§ **Provided entries**
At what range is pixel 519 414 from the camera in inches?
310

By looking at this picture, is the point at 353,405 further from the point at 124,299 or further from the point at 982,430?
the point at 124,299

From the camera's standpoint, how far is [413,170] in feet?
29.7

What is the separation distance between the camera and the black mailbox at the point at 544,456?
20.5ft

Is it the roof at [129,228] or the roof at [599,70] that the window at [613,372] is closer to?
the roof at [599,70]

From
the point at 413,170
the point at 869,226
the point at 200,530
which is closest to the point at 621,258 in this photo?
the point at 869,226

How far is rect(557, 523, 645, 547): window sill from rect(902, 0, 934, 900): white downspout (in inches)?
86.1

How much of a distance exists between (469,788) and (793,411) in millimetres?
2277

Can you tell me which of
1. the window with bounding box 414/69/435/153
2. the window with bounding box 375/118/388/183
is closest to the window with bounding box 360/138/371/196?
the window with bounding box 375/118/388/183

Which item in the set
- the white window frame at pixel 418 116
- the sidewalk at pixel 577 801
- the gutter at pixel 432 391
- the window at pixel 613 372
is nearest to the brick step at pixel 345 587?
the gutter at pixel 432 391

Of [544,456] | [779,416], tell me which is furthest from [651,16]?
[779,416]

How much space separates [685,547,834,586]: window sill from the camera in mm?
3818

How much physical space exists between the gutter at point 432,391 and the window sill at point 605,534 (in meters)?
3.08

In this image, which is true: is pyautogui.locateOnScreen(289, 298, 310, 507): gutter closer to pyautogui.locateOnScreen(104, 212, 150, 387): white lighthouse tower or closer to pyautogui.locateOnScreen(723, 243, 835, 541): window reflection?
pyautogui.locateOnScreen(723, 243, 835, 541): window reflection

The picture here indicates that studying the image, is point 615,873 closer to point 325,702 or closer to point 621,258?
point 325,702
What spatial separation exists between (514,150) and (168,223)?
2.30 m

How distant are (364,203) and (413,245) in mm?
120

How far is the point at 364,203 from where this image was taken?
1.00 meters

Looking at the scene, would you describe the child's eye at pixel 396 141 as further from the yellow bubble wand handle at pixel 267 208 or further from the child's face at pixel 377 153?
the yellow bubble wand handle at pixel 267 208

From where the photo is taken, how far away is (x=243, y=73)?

§ **Set exercise**
Render the lines from the one containing "What spatial separation" through the last line above as a Markdown table with columns Row and Line, numbering the rows and leaving out blank lines.

§ **Exercise response**
| Row | Line |
|---|---|
| 1 | What spatial separation exists between (514,150) and (168,223)? |
| 2 | 2.30 m |
| 3 | How distant are (364,203) and (413,245) in mm? |
| 4 | 120 |
| 5 | How far is the point at 364,203 from where this image was taken? |
| 6 | 1.00 meters |
| 7 | Looking at the scene, would you describe the child's eye at pixel 396 141 as further from the yellow bubble wand handle at pixel 267 208 or further from the child's face at pixel 377 153? |
| 8 | the yellow bubble wand handle at pixel 267 208 |
| 9 | From where the photo is taken, how far away is (x=243, y=73)? |